For active CI/CD registries, daily GC is recommended. For development registries with infrequent pushes, weekly GC is sufficient. The key metric is storage growth rate — if your registry grows more than 10% per week, increase GC frequency.

What is “dry-run” mode in garbage collection?

Dry-run mode scans the registry for unreferenced blobs without deleting them. It reports how much space would be reclaimed and which blobs would be deleted. Always run dry-run first to verify GC won’t accidentally remove needed data.

Does garbage collection affect running containers?

No. GC only removes blobs that are not referenced by any image manifest. Running containers reference their image layers through the registry, so their blobs will never be marked as unreferenced.

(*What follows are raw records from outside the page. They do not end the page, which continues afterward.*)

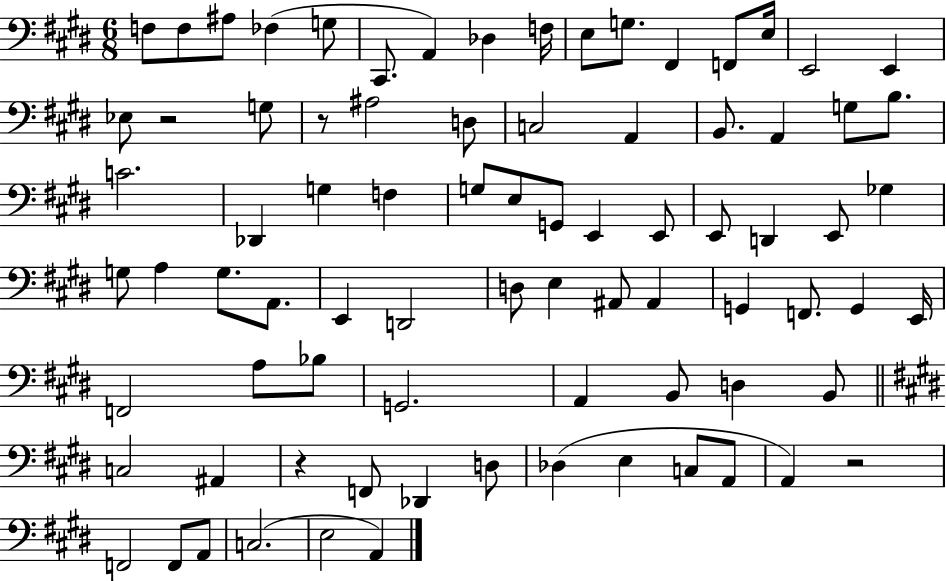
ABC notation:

X:1
T:Untitled
M:6/8
L:1/4
K:E
F,/2 F,/2 ^A,/2 _F, G,/2 ^C,,/2 A,, _D, F,/4 E,/2 G,/2 ^F,, F,,/2 E,/4 E,,2 E,, _E,/2 z2 G,/2 z/2 ^A,2 D,/2 C,2 A,, B,,/2 A,, G,/2 B,/2 C2 _D,, G, F, G,/2 E,/2 G,,/2 E,, E,,/2 E,,/2 D,, E,,/2 _G, G,/2 A, G,/2 A,,/2 E,, D,,2 D,/2 E, ^A,,/2 ^A,, G,, F,,/2 G,, E,,/4 F,,2 A,/2 _B,/2 G,,2 A,, B,,/2 D, B,,/2 C,2 ^A,, z F,,/2 _D,, D,/2 _D, E, C,/2 A,,/2 A,, z2 F,,2 F,,/2 A,,/2 C,2 E,2 A,,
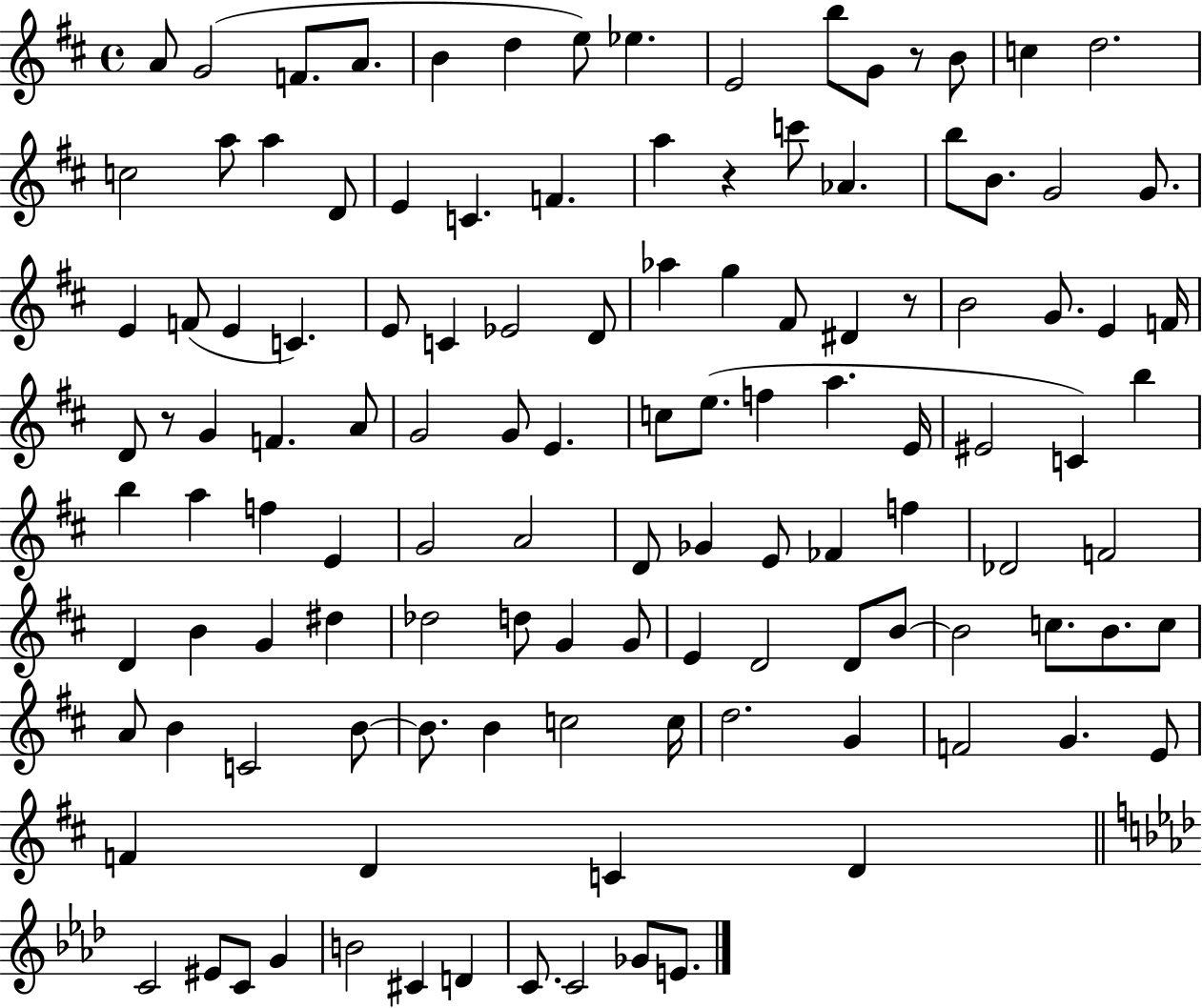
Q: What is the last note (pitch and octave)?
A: E4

Can I configure GC to keep specific tags?

Harbor and Zot support retention policies that keep specific tags. Harbor keeps tags matching configured patterns; Zot supports pinned tags, age-based, and count-based retention. Docker Distribution does not support selective retention.

How do I monitor registry storage usage?

Harbor provides storage metrics in its web UI and API. Zot exposes storage metrics via its API. Docker Distribution requires external monitoring (e.g., checking filesystem usage with du -sh /var/lib/registry).

What happens if GC is interrupted mid-process?

Both Harbor and Zot are designed to handle interruptions gracefully. They maintain a transaction log and resume from the last checkpoint on the next run. Docker Distribution’s GC is atomic — if interrupted, it leaves the registry in a consistent state (either all deleted or none).